Passage for review:
+++

The much-acclaimed recording of Joan Tower’s Made in America featuring conductor Leonard Slatkin and the Nashville Symphony Orchestra, produced by Tim Handley, earned three nominations including Best Classical Album (award to Artists and Producer), Best Orchestral Performance (award to Conductor and Orchestra) and Best Classical Contemporary Composition (Award to Composer). Made in America began as an attempt by 65 small orchestras from around the United States to pool their resources to commission a new work by a major American composer. With the help of the American Symphony Orchestra League, Meet The Composer, and Ford Motor Company Fund, it became the phenomenon known as Ford Made in America, a project that brought Tower’s piece to towns nationwide.

Additionally, conductor-composer José Serebrier and the Royal Scottish National Orchestra earned a Best Orchestral Performance nomination for their Naxos recording of Shostakovich’s The Golden Age.

Mezzo-soprano Sarah Connolly took home a nomination for Best Classical Vocal Performance for the Naxos recording of Elgar’s Sea Pictures, Op. 37 with the Bournemouth Symphony Orchestra and Chorus, Simon Wright, conductor. A Best Choral Performance nomination went to chorus master Henryk Wojnarowski and conductor Antoni Wit for the Naxos recording of Penderecki’s Symphony No. 7 “Seven Gates of Jerusalem” with the Warsaw National Philharmonic Orchestra and Choir.

Performers on two separate Naxos recordings are up for Best Instrumental Soloist Performance with Orchestra and Best Instrumental Soloist Performance without Orchestra: Anastasia Khitruk for her performance of the Miklos Rózsa Violin Concerto, Op. 24, (Dimitry Yablonsky, conductor; Russian Philharmonic Orchestra); and pianist Allison Brewster Franzetti for her recording titled 20th Century Piano Sonatas.

In the Best Small Ensemble Performance category the Swiss Baroque Soloists received a nomination for the Naxos recording of Bach’s Brandenburg Concertos.

Blanton Alspaugh was nominated for Classical Producer of the Year for his work on the Naxos recording of
Stephen Hartke’s The Greater Good, and producers Marina A. Ledin and Victor Ledin were nominated for their work on 20th Century Piano Sonatas (Allison Brewster Franzetti, piano).

+++

Source information:
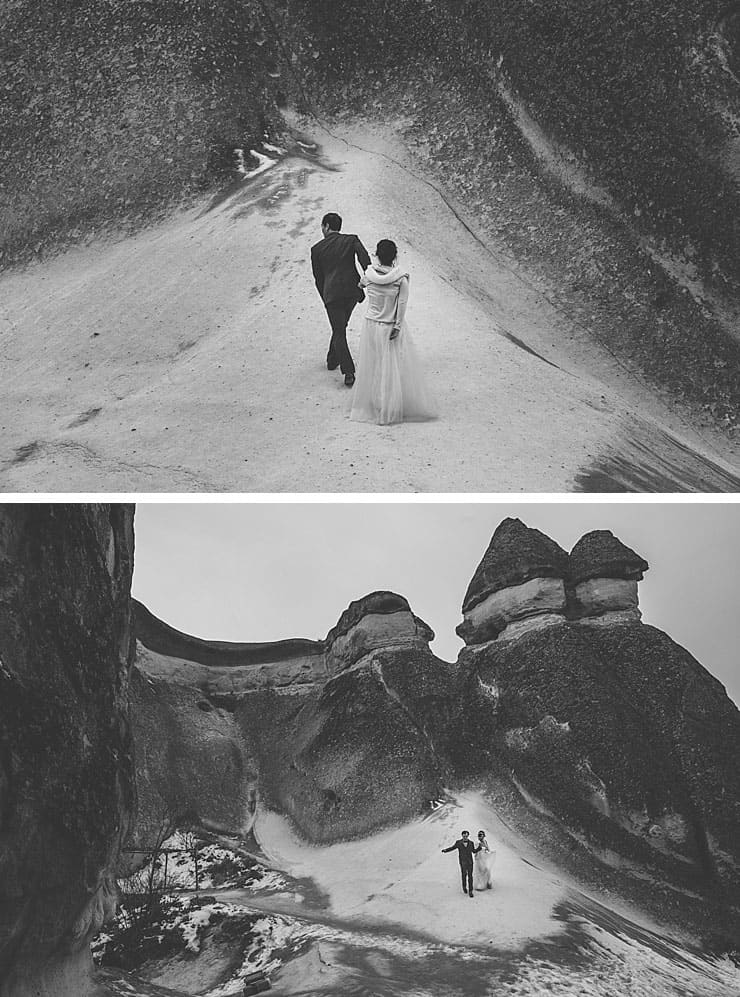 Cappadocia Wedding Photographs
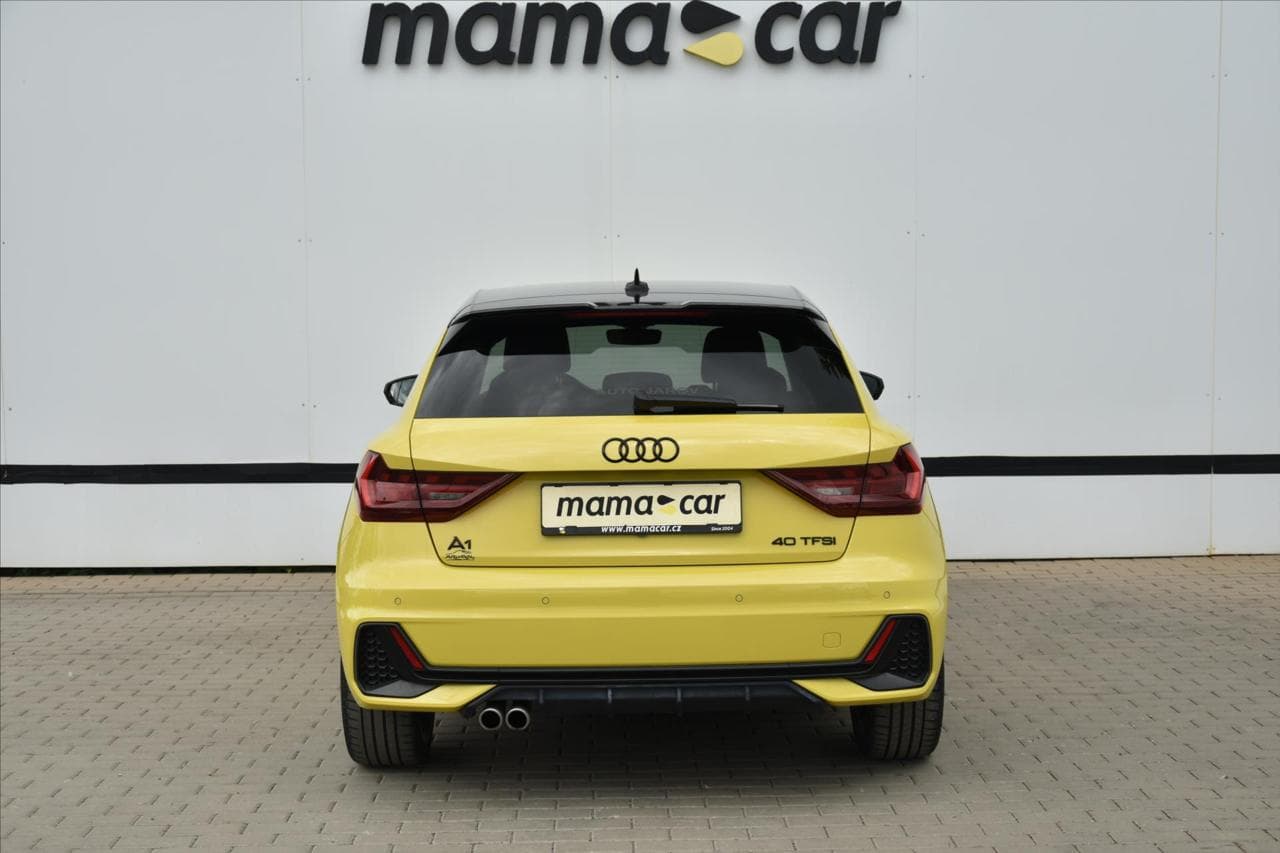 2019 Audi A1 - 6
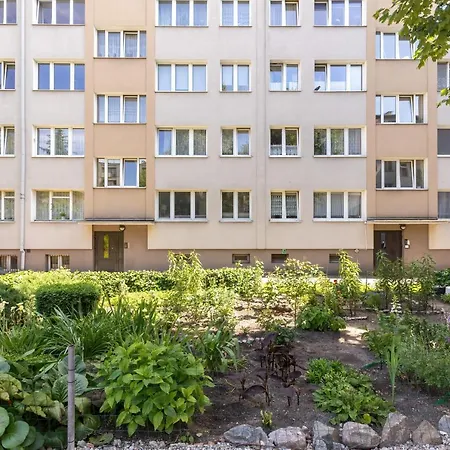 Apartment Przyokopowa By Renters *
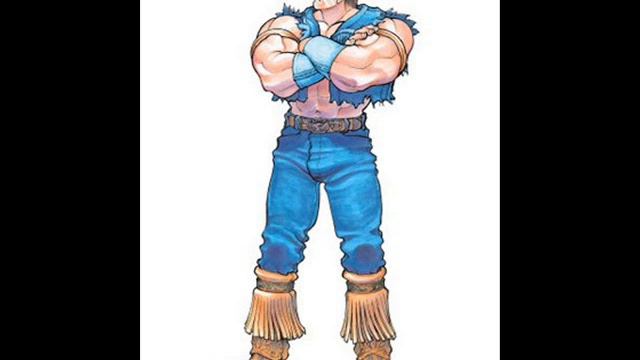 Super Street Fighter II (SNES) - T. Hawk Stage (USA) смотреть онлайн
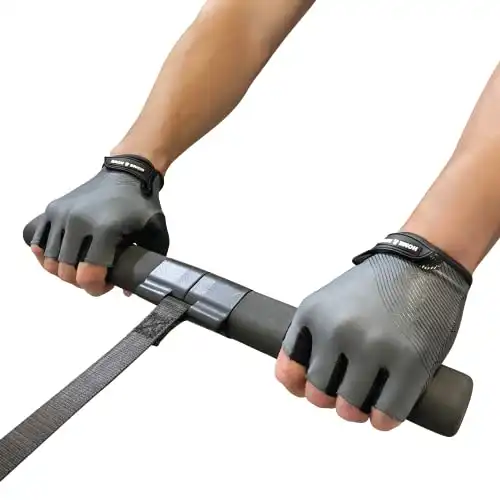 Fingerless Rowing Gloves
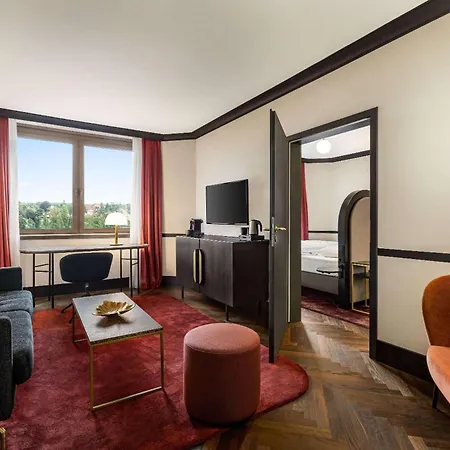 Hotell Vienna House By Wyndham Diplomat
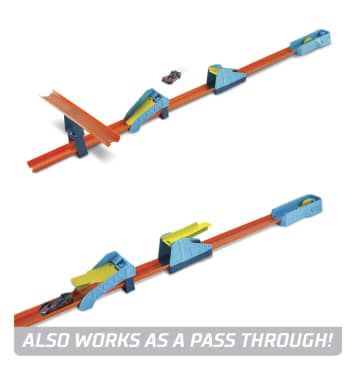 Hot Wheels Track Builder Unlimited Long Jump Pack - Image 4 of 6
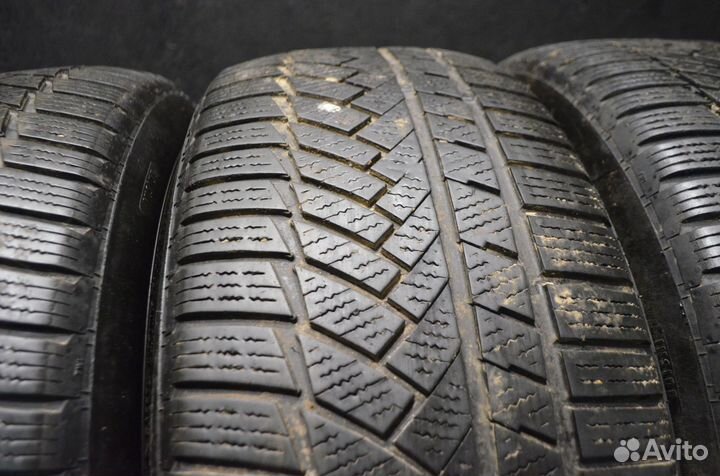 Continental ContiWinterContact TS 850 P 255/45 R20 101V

+++

Exercises:
a. Return the part of the article on the Naxos nominations from "Blanton Alspaugh was" to "Brewster Franzetti, piano).".
b. Name every person that the article on the Naxos nominations identifies as a conductor.
c. Write the next part of the article on the Naxos nominations, beginning after its final sentence.

Answers for this exercise:
a.
Blanton Alspaugh was nominated for Classical Producer of the Year for his work on the Naxos recording of
Stephen Hartke’s The Greater Good, and producers Marina A. Ledin and Victor Ledin were nominated for their work on 20th Century Piano Sonatas (Allison Brewster Franzetti, piano).

b.
Leonard Slatkin
José Serebrier
Simon Wright
Antoni Wit
Dimitry Yablonsky

c.
NAXOS OF AMERICA DISTRIBUTED LABEL ARTISTS NOMINATED FOR GRAMMYS®

Conductors Paul O’Dette and Stephen Stubbs earned a Best Opera Performance nomination for the CPO recording of Jean Baptiste Lully’s Thésée with the Boston Early Music Festival.

Violinist James Ehnes earned a nomination for Best Instrumental Soloist Performance with Orchestra for his CBC Records recording of Violin Concertos by Barber, Korngold and Walton with Bramwell Tovey conducting the Vancouver Symphony Orchestra. Spanish composer Joan Albert Amargós earned a nomination in the category of Best Classical Contemporary Composition for Northern Concerto, featured on the Michala Petri recording Movements from the label OUR Music.

The 50th annual GRAMMY® Awards will be held February 10th, 2008 at the Staples Center in Los Angeles.

THE RECORDINGS

NAXOS

BEST CLASSICAL ALBUM
BEST ORCHESTRAL PERFORMANCE
BEST CLASSICAL CONTEMPORARY COMPOSITION
JOAN TOWER: Made in America; Tambor; Concerto for Orchestra
Nashville Symphony, Leonard Slatkin
8559328 (636943932827)

BEST ORCHESTRAL PERFORMANCE
SHOSTAKOVICH: The Golden Age (Complete Ballet)
Royal Scottish National Orchestra, José Serebrier
8570217-18 (747313021772)

BEST INSTRUMENTAL SOLOIST(S) PERFORMANCE (WITH ORCHESTRA)
MIKLÓS RÓZSA: Violin Concerto, Opus 24; Sinfonia Concertante, Opus 29
Anastasia Khitruk, violin;
Andrey Tchekmazov, cello; Russian Philharmonic Orchestra, Dmitry Yablonsky
8570350 (747313035076)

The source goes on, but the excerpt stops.